A avaliação preliminar da Comissão da Verdade é de que os relatos sobre a violência indígenas são muitos, mas ainda pulverizados. De acordo com técnicos, o desafio da comissão para finalizar um texto capaz de promover consequências jurídicas está em estabelecer uma narrativa dos fatos. Diante desse desafio, os conselheiros da Comissão da Verdade estudam pedir novamente um prazo à presidente Dilma Rousseff para a apresentação do relatório final, pelo menos em relação ao tema indígena.

As três estradas estão sendo usadas como eixos da investigação, no entanto, os técnicos e conselheiros querem ainda contemplar no documento aspectos importantes como a militarização, na época, dos órgãos encarregados de proteger os índios. No caso, esse órgão seria a Fundação Nacional do Índio (Funai).

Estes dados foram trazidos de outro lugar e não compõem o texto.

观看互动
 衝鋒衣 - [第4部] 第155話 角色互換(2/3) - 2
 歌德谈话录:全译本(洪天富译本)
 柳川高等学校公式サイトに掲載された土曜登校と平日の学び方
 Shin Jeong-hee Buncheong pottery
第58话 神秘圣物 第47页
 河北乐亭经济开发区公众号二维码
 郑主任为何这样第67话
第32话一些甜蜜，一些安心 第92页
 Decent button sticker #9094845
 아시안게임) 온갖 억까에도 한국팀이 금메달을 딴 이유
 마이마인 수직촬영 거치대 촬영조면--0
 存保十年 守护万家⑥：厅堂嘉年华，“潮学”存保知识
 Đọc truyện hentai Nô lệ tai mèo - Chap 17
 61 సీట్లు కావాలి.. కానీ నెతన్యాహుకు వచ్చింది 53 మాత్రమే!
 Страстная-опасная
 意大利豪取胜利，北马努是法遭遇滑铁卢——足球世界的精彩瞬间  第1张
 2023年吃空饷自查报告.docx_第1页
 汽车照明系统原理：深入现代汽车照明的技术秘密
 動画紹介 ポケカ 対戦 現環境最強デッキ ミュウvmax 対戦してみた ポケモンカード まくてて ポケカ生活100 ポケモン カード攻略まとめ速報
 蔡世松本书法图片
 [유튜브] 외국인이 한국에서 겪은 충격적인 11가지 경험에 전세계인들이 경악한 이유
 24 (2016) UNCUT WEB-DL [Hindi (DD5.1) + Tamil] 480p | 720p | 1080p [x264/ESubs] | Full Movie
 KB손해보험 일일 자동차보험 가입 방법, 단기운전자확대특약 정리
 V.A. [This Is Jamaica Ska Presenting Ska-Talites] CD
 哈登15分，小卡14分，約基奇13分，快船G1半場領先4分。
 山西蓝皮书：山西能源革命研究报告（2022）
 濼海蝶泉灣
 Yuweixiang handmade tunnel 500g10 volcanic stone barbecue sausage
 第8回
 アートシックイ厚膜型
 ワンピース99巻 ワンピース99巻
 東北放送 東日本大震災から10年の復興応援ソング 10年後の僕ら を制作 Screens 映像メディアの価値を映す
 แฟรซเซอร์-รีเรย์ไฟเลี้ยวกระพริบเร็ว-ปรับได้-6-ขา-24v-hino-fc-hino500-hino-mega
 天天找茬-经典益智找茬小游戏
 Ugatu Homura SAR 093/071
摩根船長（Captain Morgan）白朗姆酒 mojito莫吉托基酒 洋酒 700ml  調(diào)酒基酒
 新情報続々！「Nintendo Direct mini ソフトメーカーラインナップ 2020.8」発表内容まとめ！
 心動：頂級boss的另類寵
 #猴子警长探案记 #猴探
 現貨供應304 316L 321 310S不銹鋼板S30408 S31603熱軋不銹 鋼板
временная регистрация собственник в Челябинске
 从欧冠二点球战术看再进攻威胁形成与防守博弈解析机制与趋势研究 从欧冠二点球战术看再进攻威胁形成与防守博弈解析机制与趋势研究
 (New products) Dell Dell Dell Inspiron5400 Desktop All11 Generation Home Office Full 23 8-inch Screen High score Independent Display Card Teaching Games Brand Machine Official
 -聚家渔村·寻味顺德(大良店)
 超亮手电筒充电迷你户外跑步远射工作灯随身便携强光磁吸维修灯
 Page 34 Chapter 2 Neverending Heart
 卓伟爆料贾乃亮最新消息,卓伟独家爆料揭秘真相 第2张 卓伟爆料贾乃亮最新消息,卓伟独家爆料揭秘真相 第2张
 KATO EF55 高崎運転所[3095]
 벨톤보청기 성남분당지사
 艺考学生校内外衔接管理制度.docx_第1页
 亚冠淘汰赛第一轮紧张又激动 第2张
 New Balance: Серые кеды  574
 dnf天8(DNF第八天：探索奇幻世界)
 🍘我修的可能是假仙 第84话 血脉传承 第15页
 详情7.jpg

Outro ponto importante do texto será o de estabelecer a cadeia de comando. Como os militares alegam que muitos documentos foram destruídos, fica quase impossível para comissão indicar de quem partiram as ordens para os ataques. A ideia é, nesse caso, que o texto indique quem ocupava cargos importantes na hierarquia militar em determinados Estados, municípios ou frentes de trabalho e que, pela rígida hierarquia militar, teria que ordenar ou consentir os ataques.